__Exercise__
Everything from the first line of the records to the line containing "A: Eurasian wild pig (Sus scrofa).", inclusive, is to be extracted exactly, and nothing more.

__Source information__
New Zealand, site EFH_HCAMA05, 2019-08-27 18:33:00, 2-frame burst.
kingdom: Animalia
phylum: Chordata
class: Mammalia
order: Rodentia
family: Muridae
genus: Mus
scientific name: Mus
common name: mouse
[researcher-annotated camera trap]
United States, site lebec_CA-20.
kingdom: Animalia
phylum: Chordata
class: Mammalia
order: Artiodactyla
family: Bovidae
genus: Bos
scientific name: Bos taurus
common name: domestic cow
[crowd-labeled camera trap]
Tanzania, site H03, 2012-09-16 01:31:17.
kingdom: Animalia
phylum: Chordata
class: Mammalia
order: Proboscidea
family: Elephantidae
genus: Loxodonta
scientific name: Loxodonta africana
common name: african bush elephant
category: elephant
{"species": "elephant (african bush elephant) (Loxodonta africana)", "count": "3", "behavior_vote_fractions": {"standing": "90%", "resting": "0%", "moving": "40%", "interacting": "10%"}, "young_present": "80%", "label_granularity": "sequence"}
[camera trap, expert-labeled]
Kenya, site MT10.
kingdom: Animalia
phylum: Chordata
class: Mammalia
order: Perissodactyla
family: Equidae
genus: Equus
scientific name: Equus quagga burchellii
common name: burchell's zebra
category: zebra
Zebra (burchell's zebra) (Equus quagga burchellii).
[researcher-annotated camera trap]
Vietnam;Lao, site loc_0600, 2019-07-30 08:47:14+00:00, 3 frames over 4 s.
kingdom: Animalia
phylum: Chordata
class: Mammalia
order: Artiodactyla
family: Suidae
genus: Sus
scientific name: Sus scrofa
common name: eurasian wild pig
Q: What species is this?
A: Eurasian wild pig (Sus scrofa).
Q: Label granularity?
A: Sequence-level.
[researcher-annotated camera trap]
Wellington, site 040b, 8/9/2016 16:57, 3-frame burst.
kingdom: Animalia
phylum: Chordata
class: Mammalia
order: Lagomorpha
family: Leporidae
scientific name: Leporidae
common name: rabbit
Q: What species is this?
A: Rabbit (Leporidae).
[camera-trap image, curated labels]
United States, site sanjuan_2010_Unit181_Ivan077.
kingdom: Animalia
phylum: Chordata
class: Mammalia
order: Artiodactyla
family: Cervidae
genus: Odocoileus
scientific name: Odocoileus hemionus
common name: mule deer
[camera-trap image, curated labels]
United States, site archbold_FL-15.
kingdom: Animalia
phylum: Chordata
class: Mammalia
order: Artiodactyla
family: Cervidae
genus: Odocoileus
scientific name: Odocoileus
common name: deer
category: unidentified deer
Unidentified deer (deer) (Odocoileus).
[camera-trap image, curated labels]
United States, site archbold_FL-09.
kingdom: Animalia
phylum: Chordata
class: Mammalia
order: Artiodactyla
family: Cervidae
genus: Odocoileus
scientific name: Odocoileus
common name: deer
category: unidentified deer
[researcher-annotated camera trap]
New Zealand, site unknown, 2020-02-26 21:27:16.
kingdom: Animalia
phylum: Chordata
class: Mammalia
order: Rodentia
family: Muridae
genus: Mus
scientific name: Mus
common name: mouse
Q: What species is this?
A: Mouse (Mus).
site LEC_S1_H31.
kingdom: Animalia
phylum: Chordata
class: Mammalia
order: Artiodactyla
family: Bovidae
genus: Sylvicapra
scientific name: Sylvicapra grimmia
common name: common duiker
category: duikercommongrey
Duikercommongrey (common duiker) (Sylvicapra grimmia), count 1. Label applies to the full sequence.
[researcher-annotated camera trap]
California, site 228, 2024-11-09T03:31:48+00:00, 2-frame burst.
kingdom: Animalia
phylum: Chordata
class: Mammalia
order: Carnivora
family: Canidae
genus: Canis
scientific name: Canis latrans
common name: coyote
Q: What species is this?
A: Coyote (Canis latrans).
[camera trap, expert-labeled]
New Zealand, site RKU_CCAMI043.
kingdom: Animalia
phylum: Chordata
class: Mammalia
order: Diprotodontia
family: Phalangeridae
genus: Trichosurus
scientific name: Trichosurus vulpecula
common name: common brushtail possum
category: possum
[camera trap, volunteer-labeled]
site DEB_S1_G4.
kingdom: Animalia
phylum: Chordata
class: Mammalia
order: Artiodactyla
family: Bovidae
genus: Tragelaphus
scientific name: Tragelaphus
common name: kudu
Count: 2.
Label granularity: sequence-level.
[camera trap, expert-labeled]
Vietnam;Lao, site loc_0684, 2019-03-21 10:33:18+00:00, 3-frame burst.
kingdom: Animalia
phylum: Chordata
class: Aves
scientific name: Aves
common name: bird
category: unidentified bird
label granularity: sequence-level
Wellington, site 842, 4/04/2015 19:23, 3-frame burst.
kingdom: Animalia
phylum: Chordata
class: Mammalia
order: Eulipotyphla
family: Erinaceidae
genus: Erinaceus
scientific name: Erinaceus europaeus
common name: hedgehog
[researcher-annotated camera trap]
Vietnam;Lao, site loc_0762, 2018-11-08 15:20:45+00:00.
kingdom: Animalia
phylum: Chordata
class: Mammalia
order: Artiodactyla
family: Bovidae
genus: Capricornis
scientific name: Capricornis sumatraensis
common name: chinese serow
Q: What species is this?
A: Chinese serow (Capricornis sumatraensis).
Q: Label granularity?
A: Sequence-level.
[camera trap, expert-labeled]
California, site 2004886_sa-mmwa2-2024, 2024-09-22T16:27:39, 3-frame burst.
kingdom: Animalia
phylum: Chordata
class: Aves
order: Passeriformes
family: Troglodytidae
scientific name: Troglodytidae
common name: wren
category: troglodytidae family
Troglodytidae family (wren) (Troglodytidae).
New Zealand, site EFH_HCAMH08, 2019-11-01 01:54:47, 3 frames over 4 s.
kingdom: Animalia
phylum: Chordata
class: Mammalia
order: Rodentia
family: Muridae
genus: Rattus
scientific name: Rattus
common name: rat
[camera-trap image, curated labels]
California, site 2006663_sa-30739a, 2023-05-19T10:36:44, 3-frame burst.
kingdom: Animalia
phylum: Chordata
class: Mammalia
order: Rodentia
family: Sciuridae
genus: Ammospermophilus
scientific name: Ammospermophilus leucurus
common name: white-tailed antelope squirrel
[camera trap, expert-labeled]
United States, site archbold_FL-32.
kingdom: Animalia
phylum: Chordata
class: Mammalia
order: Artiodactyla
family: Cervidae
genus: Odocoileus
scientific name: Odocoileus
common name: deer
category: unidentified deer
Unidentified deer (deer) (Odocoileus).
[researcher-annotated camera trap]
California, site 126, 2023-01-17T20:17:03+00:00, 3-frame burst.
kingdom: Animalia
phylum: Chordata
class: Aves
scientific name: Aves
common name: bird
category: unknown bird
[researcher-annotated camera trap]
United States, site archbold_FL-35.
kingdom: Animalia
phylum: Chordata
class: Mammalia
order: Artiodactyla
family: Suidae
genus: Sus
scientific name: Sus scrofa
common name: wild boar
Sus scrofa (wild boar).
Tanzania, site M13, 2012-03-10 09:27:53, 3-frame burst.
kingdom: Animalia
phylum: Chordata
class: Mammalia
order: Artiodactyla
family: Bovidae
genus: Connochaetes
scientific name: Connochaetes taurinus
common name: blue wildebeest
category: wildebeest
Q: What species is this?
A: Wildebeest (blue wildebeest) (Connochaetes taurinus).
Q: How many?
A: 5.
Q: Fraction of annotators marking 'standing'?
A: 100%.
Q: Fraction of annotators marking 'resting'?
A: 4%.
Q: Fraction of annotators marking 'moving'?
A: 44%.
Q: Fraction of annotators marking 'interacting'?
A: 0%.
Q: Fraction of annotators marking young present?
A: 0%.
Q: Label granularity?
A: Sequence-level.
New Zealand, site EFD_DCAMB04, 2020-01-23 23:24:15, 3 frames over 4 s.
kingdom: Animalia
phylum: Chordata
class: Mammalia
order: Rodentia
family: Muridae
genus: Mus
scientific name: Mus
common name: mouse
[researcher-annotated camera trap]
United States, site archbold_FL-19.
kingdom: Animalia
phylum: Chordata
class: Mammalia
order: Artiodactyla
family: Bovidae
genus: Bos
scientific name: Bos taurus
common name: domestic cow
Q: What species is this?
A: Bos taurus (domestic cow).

__Final answer__
New Zealand, site EFH_HCAMA05, 2019-08-27 18:33:00, 2-frame burst.
kingdom: Animalia
phylum: Chordata
class: Mammalia
order: Rodentia
family: Muridae
genus: Mus
scientific name: Mus
common name: mouse
[researcher-annotated camera trap]
United States, site lebec_CA-20.
kingdom: Animalia
phylum: Chordata
class: Mammalia
order: Artiodactyla
family: Bovidae
genus: Bos
scientific name: Bos taurus
common name: domestic cow
[crowd-labeled camera trap]
Tanzania, site H03, 2012-09-16 01:31:17.
kingdom: Animalia
phylum: Chordata
class: Mammalia
order: Proboscidea
family: Elephantidae
genus: Loxodonta
scientific name: Loxodonta africana
common name: african bush elephant
category: elephant
{"species": "elephant (african bush elephant) (Loxodonta africana)", "count": "3", "behavior_vote_fractions": {"standing": "90%", "resting": "0%", "moving": "40%", "interacting": "10%"}, "young_present": "80%", "label_granularity": "sequence"}
[camera trap, expert-labeled]
Kenya, site MT10.
kingdom: Animalia
phylum: Chordata
class: Mammalia
order: Perissodactyla
family: Equidae
genus: Equus
scientific name: Equus quagga burchellii
common name: burchell's zebra
category: zebra
Zebra (burchell's zebra) (Equus quagga burchellii).
[researcher-annotated camera trap]
Vietnam;Lao, site loc_0600, 2019-07-30 08:47:14+00:00, 3 frames over 4 s.
kingdom: Animalia
phylum: Chordata
class: Mammalia
order: Artiodactyla
family: Suidae
genus: Sus
scientific name: Sus scrofa
common name: eurasian wild pig
Q: What species is this?
A: Eurasian wild pig (Sus scrofa).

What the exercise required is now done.